Avec l’aide du grand-père, qui s’inquiète pour Annie, les deux enfants vont devenir amis (en cachette du père bien sûr). Le livre raconte leurs adolescences dans les années 60 (dont mai 68, bien sûr). L’auteure décrit, de manière très efficace, l’époque : les progrès pour que la femme soit reconnue comme une personne à part entière, sans être placée sous l’autorité de son mari, la place de la femme, la libération sexuelle, les drogues, les études, la banlieue, la mixité sociale. Tout cela est abordé dans l’histoire, sans cours magistral.
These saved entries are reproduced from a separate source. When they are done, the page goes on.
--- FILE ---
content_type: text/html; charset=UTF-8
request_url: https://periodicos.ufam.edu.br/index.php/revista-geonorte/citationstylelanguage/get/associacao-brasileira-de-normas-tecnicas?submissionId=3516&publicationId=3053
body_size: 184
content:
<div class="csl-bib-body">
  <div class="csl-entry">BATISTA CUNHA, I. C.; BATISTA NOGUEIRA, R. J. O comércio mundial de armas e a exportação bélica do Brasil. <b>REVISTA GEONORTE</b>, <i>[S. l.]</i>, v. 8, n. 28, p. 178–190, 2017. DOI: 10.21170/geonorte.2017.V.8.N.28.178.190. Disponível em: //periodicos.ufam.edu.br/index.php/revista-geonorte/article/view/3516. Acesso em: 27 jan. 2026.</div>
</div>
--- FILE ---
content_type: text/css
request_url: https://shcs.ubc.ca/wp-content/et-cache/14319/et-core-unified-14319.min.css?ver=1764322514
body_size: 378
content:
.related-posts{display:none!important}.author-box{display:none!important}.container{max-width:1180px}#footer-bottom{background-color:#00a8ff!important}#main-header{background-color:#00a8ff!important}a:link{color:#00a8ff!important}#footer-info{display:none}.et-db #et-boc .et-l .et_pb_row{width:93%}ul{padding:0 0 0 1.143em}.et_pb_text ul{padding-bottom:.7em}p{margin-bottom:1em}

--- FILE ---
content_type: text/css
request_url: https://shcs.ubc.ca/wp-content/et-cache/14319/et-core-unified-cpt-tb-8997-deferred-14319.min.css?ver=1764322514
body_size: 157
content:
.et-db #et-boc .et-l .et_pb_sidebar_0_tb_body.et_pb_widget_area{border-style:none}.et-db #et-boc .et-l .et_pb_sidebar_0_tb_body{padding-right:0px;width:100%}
Les personnages sont bien sympathiques, réalistes (l’oncle de Michel m’a rappelé l’histoire de mes voisins qui ont aménagé à la même époque dans les mêmes immeubles). Il n’y a pas de mauvais sentiments, pas d’analyses interminables comme dans le livre de Coetzee (j’y reviens parce que je suis traumatisée). On sait que quand les personnages sont en difficulté, ils vont s’en sortir car ils peuvent compter les uns sur les autres, ou leurs amis. Cela fait du bien de lire cela parfois, cela permet de se détendre.

Il n’est pas autant question de livres que le laissait supposer le titre mais finalement, ce n’est pas si grave car l’histoire est intéressante et prenante ; il se passe toujours quelque chose dans ce roman.

Mon seul bémol serait un style parfois maladroit : des phrases trop courtes par moments, l’emploi de phrases enfantines pour la période adolescente, des répétitions de « dit-il », « dit-elle » (si on veut voir les choses positivement, cela permet de ne pas se perdre dans les dialogues). Par contre, dans cette version, il n’y a pas de coquilles ou de fautes d’orthographe flagrantes (je précise si vous lisez les commentaires Amazon sur ce livre car cela semblait être le cas pour la version autoéditée).

Une bonne lecture d’été, qui m’a fait du bien ! J’espère que le deuxième roman sera dans la même veine.

Références

La Compagnie des Livres de Pascale RAULT-DELMAS (Mazarine / roman, 2018)

4 réflexions au sujet de « La Compagnie des Livres de Pascale Rault-Delmas »

  1. Tant mieux si depuis la version auto éditée du ménage a été fait dans les ‘fôtes’! Bon, bonne chance à ce roman dans sa nouvelle version…
    (et je n’ai lu Coetzee qu’en roman ^_^)

    1. J’espère qu’il va toucher un nouveau public !
      Je ne sais pas comment je vais m’en sortir avec Coetzee.

    1. Le problème est que j’ai du mal à en trouver. Je suis épatée quand je lis des gens qui expliquent que pour oublier leurs problèmes, ils lisent. Je les envie d’arriver à se concentrer sur leur livre, quand ils ont des problèmes. Moi, je n’y arrive pas du tout. Parfois, cela ne marche même pas avec les BD. C’est pour dire.